*** TASK INPUTS Section Begins ***
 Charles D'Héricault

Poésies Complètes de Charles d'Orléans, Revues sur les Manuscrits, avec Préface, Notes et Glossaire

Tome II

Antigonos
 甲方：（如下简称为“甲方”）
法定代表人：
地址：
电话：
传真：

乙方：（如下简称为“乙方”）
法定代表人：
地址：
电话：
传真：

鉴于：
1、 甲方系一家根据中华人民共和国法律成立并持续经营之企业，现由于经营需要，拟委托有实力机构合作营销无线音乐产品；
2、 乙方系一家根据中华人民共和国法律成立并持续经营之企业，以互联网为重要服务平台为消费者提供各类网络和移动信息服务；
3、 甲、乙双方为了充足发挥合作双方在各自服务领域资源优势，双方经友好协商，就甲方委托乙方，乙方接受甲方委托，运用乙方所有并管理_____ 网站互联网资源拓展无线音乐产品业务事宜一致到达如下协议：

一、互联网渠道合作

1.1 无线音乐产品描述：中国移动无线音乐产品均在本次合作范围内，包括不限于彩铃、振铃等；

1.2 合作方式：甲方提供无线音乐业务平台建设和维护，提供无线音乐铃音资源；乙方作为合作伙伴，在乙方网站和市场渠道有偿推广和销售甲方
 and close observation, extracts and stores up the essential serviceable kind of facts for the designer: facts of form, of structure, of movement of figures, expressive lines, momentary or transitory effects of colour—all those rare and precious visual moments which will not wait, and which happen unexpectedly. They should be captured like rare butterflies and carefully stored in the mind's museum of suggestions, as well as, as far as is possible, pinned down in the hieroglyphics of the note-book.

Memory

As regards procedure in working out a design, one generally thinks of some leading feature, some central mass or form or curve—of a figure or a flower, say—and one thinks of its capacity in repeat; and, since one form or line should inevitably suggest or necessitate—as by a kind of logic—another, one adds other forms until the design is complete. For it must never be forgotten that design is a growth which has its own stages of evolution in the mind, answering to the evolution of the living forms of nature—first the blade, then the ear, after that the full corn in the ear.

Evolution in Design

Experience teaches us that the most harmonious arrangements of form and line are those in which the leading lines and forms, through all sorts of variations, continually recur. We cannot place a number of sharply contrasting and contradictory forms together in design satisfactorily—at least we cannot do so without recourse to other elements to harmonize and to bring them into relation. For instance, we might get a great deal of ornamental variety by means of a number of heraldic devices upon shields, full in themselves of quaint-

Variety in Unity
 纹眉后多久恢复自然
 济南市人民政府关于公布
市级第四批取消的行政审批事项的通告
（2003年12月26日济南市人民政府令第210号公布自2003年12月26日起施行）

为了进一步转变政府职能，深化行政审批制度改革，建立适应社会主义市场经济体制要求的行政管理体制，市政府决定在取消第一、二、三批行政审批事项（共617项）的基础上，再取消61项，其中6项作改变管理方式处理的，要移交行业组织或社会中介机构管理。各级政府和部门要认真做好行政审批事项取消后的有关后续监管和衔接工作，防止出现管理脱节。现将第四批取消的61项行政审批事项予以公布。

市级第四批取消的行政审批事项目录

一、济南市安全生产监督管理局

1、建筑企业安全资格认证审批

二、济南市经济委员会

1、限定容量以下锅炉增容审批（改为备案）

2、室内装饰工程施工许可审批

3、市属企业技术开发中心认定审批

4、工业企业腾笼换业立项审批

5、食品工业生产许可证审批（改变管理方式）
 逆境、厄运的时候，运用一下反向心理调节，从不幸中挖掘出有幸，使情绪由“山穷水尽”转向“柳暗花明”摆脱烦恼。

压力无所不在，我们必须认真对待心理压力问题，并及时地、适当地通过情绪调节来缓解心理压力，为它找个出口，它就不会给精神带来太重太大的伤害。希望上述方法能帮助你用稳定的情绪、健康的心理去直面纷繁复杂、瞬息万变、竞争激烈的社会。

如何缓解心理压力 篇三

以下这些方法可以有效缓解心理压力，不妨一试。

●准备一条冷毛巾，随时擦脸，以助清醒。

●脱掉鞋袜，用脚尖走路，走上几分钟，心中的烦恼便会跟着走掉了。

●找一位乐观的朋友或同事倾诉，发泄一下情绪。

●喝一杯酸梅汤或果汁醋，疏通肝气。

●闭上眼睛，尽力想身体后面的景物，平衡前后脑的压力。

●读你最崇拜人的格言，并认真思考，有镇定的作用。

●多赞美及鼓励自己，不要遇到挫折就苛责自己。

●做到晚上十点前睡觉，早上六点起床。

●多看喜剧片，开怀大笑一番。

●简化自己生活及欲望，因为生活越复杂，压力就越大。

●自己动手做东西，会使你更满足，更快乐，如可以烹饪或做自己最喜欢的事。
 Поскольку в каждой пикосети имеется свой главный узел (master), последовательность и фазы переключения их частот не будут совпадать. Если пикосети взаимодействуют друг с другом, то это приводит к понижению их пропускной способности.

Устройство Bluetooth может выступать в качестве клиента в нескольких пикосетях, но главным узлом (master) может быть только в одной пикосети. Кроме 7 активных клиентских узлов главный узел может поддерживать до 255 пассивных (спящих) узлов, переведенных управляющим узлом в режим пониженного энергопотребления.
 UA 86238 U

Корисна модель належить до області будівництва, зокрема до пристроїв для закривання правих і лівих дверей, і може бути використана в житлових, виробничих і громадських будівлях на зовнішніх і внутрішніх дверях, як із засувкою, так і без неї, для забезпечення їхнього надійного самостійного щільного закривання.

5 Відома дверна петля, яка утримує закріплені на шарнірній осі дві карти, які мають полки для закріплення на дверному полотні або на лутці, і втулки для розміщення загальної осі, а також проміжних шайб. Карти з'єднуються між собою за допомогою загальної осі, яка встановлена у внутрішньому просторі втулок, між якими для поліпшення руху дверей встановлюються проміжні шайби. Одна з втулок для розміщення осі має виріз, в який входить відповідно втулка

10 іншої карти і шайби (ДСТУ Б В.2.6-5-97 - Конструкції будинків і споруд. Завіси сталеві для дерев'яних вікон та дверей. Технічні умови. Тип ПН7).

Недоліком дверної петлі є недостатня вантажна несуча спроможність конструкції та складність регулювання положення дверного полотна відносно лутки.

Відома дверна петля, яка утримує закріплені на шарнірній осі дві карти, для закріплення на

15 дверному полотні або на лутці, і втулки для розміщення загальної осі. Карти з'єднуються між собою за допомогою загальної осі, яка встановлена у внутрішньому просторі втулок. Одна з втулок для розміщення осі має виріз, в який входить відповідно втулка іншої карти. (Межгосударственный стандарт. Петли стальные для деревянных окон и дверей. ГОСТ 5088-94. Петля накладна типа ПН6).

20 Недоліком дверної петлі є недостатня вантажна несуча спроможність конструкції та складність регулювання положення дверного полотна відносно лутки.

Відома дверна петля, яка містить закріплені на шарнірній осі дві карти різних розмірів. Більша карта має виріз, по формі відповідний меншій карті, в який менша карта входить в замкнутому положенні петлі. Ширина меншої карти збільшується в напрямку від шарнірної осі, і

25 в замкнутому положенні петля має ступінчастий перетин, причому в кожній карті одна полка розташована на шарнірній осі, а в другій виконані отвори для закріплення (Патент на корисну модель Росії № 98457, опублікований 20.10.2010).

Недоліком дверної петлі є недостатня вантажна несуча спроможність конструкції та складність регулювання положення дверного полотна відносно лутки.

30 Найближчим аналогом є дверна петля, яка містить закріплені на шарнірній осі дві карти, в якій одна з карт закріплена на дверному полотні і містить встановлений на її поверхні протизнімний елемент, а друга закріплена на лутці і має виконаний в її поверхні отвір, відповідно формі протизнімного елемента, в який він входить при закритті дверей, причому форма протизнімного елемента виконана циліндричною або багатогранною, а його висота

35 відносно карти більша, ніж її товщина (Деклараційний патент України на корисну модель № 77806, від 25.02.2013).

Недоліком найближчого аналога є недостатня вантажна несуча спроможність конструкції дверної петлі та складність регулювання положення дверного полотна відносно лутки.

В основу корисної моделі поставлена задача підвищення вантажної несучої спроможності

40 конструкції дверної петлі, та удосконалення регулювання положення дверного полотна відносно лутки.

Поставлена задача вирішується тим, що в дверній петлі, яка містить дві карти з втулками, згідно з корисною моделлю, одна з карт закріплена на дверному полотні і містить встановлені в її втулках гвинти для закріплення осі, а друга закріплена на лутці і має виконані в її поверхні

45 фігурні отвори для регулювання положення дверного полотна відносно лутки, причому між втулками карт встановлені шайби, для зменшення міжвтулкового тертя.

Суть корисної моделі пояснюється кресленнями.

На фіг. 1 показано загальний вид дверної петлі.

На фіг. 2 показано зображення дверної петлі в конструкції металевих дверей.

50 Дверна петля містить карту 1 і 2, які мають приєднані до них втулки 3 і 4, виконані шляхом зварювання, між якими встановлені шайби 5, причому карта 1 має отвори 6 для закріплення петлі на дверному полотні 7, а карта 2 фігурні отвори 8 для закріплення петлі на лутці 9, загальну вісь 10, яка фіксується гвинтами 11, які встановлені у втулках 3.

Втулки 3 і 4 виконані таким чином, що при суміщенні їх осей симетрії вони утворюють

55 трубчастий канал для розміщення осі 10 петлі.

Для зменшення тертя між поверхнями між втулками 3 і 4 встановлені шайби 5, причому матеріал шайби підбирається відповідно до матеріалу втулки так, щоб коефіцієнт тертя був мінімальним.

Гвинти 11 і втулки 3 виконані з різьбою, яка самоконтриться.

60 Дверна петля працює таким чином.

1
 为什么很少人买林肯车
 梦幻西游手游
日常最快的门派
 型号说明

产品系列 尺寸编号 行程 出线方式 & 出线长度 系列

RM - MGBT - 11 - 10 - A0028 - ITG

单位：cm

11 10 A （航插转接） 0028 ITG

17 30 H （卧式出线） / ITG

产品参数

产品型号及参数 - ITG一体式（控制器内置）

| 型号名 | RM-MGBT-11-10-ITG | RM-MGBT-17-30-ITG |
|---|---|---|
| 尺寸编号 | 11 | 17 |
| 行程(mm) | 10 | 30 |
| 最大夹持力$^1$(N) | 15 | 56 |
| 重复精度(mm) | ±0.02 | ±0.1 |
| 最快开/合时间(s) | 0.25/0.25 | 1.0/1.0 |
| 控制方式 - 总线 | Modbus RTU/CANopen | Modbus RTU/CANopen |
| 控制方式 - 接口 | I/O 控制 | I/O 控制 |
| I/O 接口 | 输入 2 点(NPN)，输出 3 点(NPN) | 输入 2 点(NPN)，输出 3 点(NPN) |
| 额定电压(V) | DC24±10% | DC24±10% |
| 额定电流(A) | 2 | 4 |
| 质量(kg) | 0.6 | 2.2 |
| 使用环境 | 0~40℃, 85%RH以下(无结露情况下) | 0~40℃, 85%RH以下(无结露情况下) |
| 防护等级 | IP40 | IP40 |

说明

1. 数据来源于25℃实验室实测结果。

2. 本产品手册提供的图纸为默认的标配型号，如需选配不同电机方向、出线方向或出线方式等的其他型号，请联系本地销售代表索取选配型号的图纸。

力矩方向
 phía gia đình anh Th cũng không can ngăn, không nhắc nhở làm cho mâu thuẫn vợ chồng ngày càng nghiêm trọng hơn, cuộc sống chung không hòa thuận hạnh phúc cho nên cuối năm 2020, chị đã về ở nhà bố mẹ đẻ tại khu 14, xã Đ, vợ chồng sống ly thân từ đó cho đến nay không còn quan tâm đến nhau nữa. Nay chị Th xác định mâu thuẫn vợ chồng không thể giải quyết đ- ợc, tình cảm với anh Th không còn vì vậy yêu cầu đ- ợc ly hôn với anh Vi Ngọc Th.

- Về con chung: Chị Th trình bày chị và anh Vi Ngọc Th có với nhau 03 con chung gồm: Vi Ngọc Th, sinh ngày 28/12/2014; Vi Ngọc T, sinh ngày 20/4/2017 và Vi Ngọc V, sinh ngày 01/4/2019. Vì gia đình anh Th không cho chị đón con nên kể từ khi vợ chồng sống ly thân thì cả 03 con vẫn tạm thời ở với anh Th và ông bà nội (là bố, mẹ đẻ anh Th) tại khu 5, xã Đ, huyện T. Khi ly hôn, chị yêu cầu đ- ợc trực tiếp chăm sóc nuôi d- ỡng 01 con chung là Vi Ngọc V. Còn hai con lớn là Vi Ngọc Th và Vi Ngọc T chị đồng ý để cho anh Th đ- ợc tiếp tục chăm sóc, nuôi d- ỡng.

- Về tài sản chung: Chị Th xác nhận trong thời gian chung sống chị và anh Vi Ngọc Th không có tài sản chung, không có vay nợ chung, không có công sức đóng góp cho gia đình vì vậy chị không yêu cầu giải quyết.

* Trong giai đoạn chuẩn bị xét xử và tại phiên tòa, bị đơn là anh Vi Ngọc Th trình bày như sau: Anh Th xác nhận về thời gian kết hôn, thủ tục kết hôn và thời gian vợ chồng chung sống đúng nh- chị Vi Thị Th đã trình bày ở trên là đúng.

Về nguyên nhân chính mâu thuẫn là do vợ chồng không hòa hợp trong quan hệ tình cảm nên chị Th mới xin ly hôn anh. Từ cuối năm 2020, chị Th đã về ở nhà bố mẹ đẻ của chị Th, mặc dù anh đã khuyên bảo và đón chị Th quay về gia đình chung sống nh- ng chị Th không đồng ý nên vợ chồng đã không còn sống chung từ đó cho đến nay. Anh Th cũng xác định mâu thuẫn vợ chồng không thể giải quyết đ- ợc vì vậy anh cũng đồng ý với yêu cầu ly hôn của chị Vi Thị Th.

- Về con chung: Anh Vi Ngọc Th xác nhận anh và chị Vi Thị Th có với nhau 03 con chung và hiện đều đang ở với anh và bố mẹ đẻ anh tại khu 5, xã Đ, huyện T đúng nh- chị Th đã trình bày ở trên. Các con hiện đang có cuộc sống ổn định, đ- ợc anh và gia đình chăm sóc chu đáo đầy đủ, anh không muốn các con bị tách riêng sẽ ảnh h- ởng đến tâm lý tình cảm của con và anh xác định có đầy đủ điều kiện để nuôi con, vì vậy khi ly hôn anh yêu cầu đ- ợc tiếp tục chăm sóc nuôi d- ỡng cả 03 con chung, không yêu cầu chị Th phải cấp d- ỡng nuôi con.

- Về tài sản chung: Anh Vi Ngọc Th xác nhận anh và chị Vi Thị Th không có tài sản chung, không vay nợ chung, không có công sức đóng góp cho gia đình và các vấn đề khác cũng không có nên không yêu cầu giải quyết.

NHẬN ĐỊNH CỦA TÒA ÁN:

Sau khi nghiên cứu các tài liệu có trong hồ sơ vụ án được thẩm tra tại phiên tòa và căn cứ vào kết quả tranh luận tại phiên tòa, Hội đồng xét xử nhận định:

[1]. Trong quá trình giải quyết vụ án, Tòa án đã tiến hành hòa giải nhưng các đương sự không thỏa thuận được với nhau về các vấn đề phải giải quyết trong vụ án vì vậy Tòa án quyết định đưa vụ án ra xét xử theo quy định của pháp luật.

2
*** TASK INPUTS Section Ends ***
ACTIVITY: Read the data above and pull out each line that holds the string "Charles".

RESPONSE FOR THIS EXERCISE:
 Charles D'Héricault
Poésies Complètes de Charles d'Orléans, Revues sur les Manuscrits, avec Préface, Notes et Glossaire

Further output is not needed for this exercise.